A única dor de cabeça real dos líderes do campeonato continua sendo a confiabilidade. Já são três quebras no ano, além de um sem-número de problemas administrados durante as provas. É algo que se esperava neste ano, com tantas novidades no campo técnico, mas a impressão é de que a equipe não consegue evoluir no quesito.

Falando em evolução, mais do que o resultado, o ritmo de Bottas é uma notícia incrível para a Williams, que, mesmo largando seis posições atrás, conseguiu superar a Red Bull de Ricciardo com estratégia semelhante – e sobras. A prova em Silverstone era fundamental para a equipe determinar se havia melhorado em tração e curvas de alta, suas duas maiores fraquezas, e certamente a missão foi cumprida.

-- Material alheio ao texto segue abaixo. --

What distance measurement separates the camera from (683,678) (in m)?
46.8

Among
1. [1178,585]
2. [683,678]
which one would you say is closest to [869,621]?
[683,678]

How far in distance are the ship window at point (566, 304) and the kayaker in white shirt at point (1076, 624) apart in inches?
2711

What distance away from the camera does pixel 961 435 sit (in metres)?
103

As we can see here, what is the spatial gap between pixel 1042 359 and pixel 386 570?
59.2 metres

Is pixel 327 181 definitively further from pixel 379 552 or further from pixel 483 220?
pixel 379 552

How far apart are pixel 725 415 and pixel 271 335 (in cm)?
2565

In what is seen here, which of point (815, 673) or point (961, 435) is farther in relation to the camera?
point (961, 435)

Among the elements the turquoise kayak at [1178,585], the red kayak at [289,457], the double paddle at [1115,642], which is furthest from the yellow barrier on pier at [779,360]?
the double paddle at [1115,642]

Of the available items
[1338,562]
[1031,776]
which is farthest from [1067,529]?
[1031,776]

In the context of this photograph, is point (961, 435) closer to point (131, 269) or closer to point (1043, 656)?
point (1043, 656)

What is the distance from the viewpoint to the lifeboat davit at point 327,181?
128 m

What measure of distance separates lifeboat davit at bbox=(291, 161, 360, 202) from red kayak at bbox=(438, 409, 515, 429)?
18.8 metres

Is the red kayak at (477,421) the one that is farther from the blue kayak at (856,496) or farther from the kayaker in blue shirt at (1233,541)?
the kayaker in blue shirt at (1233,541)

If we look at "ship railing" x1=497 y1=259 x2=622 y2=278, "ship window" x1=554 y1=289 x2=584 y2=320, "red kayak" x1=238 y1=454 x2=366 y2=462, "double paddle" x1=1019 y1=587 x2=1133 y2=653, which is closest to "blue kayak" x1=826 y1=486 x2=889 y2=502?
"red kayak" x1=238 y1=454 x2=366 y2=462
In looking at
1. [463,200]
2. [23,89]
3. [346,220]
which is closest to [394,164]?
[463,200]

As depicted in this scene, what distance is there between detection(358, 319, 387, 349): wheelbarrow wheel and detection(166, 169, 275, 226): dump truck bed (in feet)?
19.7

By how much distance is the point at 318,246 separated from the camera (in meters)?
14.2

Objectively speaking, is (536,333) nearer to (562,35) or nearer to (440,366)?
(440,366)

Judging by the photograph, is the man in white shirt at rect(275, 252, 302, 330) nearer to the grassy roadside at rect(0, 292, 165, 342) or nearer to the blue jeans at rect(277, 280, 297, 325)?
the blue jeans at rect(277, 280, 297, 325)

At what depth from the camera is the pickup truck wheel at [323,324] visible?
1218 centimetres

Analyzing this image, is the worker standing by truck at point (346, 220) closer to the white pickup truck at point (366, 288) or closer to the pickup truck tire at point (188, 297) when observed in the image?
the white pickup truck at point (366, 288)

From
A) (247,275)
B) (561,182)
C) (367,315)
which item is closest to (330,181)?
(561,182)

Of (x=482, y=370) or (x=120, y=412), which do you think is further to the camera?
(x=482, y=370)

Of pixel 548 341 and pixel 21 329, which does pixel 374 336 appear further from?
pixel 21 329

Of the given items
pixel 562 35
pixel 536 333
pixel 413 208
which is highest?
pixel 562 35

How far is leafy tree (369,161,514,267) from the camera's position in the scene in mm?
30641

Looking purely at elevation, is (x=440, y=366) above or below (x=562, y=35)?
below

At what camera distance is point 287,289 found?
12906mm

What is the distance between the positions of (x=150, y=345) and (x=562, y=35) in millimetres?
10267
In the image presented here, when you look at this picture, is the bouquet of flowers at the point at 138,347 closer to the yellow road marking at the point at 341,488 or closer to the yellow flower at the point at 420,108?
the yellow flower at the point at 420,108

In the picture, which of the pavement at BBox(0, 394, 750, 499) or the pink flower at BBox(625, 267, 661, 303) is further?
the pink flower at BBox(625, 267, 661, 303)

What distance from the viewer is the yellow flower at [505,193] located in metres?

Isso, a ponto de considerarmos o time de Grove como o que mais evoluiu na temporada desde a primeira prova.

Após a prova, Massa falou aos jornalistas brasileiros que o resultado do companheiro mostra como a equipe pode lutar por pódios em vários tipos de circuito daqui em diante. Pelo ritmo demonstrado, isso parece certo. Porém, na Fórmula 1, um carro rápido não é tudo e o time precisa melhorar seus processos durante o final de semana, especialmente táticos. Em Silverstone, o erro da classificação provavelmente privou o time de um pódio duplo. A conta já está grande.

No mais, Alonso mais uma vez foi um gigante em uma briga desigual com Vettel e, méritos de Ricciardo e seus pneus Highlander à parte, é uma pena que Button não tenha conseguido seu primeiro pódio em Silverstone, após uma classificação impecável e uma corrida muito sólida, escolhendo as brigas certas. Troféu à parte, certamente o velho John ficou orgulhoso.